A few days ago, I picked up a link from Michael Pollan's twitter feed to a story that startled me: It was insinuating that all these decades of sequencing human genome to hunt for targets of disease susceptibility have come up nearly empty-handed (with a few well known exceptions). The story recounted a tale of decades of vigorous funding, meteoric career growth and very few results to date. Yet, the scientists involved are not ready to give up on human genes as the primary locus for disease susceptibility. In fact, the strong rescue bias and the fear of losing all that beautiful funding are colluding to generate some creative and complex hypotheses. I came upon one such hypothesis earlier today, following a link from Ed Yong, that British science journalist extraordinaire. But the hypothesis itself, though fascinating, is not what interested me most, no. Care to guess what did? You are correct if you said the

*p*-value.

What grabbed me is the calculation that to identify interactions of significance, the adjusted alpha level has to be set at 10^ -12; that's 0.000000000001! Why is this, and what does it mean in the context of our recent ruminations on the topic of

*p*-value? Well, oddly enough it ties in very nicely with Bayesian thinking and John Ioannides' incendiary assertion of lies in research. How? Follow me.

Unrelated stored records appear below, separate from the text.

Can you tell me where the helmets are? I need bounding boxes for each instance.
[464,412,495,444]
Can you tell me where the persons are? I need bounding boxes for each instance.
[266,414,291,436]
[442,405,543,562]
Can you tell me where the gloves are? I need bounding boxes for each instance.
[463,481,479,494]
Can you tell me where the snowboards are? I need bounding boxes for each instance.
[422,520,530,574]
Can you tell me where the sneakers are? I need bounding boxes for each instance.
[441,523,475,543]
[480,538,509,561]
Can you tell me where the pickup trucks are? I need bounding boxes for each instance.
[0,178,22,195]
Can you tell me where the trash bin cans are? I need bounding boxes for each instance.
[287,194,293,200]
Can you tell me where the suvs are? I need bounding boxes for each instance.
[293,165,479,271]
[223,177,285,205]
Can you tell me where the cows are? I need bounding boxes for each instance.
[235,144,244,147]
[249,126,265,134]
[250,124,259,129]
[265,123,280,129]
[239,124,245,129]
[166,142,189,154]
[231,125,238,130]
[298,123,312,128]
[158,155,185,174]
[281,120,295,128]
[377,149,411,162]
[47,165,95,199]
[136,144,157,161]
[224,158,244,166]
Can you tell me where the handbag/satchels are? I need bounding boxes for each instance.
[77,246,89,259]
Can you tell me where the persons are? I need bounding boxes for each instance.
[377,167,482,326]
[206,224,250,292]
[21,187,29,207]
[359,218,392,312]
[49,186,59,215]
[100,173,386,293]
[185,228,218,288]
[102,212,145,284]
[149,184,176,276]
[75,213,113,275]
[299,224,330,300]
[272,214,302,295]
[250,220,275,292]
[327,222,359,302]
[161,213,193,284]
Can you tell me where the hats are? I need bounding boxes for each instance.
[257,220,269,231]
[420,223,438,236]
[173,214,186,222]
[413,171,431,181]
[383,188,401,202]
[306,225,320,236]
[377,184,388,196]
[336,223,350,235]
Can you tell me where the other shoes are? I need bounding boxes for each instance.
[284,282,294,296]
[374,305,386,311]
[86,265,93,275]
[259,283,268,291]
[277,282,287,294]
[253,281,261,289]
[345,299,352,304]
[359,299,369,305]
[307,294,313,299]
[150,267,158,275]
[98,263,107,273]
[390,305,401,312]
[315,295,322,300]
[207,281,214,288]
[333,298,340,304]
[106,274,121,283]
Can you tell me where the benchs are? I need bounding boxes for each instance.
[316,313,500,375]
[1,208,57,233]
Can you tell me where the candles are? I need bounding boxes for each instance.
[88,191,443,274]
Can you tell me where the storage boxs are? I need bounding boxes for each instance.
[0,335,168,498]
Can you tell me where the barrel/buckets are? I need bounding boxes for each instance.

The hallmark of identifying "significant" relationships (remember that the word "significant" merely means "worthy of noting") in genetic research is searching for statistical associations between the exposure (in this case a mutation in the genetic locus) and the outcome (the specific disease in question). When we start this analysis, we have absolutely no idea which gene(s) mutation(s) is(are) likely to be at play. This means that we have no way of establishing... can you guess what? Yes, that's right, the pre-test probability. We know nothing about the pretest probability. This shotgunning screening of thousands of genes is in essence a random search for matching pairs of mutation and disease. So, why should this matter?

The reason that it matters resides in the simple, albeit overused, coin toss analogy. When you toss a coin, what are your chances of getting heads on any given toss? The odds are 1:1 every time whether you will get heads or tails, meaning that the chance of getting heads is 50% (unless the coin is rigged, in which case we are talking about a Bayesian coin, not the focus of what we are getting at here). So, if you call heads prior to any given attempt, you will be correct half the time. Now, what does this have to do with the question at hand? Well, let's go back to our definition of the

*p*-value: a

*p*-value represents the probability of obtaining the result (in our gene case it is the association with disease) of the magnitude observed or greater under the conditions that no real association exists. So, our customary

*p*-value threshold of 0.05 can be verbalized as follows: "There is a 5% probability that the association of the magnitude observed or greater could happen by chance if there is in reality no association". Now, what happens if we test 20 associations? In other words, what are the chances that one of them will come up "significant" at the

*p*=0.05 level? Yes, there is a 1 in 20 (or 5 in 100) chance that this association will hit our level of significance preset at 0.05. And it follows that the chances of getting a "significant" result grow with more testing.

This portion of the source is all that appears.